Title: Here Is a Human Being: At the Dawn of Personal Genomics
Author: Misha Angrist
Year: 2010 (Paperback 2011)
Acquired: From the publisher for review consideration
Review: In 2007, Misha Angrist agreed to make his innermost secrets public for the world to see. As participant number four in the Personal Genome Project, Angrist agreed to let his entire genome be sequenced and then made available to researchers looking for samples to test in genetics research. While most medical research tries to work with anonymous samples, the Personal Genome Project required participants to be public because research into our genes works best when researchers can compare whats in our DNA to how that blueprint is expressed. In a very real way, Angrist and the other participants agreed to bare it all in the name of science.
In Here Is a Human Being, Angrist chronicles his experience being a part of this groundbreaking project. As a participant and observer, Angrist comes at the entire world of personal genomics with a unique and engaging perspective. And if there’s one thing the book makes absolutely clear, it’s that our genome can tell an awful lot about us while simultaneously telling us nothing useful at all.
Here Is a Human Being does what many of my favorite science books are able to do — take the reader inside science to see how the whole process of innovation and discovery works.

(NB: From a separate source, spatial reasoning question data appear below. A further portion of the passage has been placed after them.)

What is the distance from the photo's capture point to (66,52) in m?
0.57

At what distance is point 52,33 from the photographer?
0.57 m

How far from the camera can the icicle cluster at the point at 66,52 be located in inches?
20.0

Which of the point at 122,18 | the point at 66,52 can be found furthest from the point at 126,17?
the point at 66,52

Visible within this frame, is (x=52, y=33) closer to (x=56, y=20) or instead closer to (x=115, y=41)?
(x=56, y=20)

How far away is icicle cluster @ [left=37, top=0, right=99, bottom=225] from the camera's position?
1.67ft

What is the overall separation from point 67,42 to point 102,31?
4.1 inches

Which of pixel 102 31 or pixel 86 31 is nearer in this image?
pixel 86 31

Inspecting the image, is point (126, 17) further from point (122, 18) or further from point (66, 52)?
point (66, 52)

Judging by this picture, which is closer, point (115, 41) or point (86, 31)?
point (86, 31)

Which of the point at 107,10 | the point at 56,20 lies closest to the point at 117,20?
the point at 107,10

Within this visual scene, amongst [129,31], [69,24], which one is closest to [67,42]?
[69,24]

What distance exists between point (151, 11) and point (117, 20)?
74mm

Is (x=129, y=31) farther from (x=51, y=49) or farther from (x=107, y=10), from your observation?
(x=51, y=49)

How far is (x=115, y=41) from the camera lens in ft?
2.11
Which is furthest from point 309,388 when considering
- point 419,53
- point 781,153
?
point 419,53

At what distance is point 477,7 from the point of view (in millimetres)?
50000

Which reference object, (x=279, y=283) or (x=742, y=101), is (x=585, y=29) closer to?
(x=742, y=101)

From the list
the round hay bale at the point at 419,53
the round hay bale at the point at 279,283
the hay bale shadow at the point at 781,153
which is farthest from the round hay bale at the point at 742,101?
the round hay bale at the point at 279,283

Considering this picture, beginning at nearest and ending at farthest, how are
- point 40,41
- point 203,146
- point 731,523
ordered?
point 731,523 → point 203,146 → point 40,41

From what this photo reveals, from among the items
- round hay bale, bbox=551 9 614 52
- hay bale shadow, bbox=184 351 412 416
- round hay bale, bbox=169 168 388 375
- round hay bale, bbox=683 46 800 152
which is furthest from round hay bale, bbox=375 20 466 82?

The path to sequence the human genome, like the path towards many lofty scientific goals, has not been straightforward or without setbacks, and Here Is a Human Being does a good job getting behind the big news to show the people and their process.
The book also does an admirable job explaining the implications of personal genomics for the average person: What would knowing your genome mean? How useful would it be? What risks does sharing your genome publicly come with? I liked that Angrist was open with his own misgivings and concerns about making his genome public, as well as how he came to the decision to participate.
Here Is a Human Being doesn’t have the sort of victorious ending that many books about medical discoveries have. There’s no big reveal when Angrist finally sees his genome, no major mutation that somehow changes his life or incredible scientific breakthrough that moves the process of genome sequencing forward.
Instead, the book is a sort of chronicle of the moment, a look at how far the process of person genomics has come and an acknowledgement of how much there is that we still don’t know. The book is a personal and engaging look at what the future of genome sequencing could be and piqued my interest in what is to come.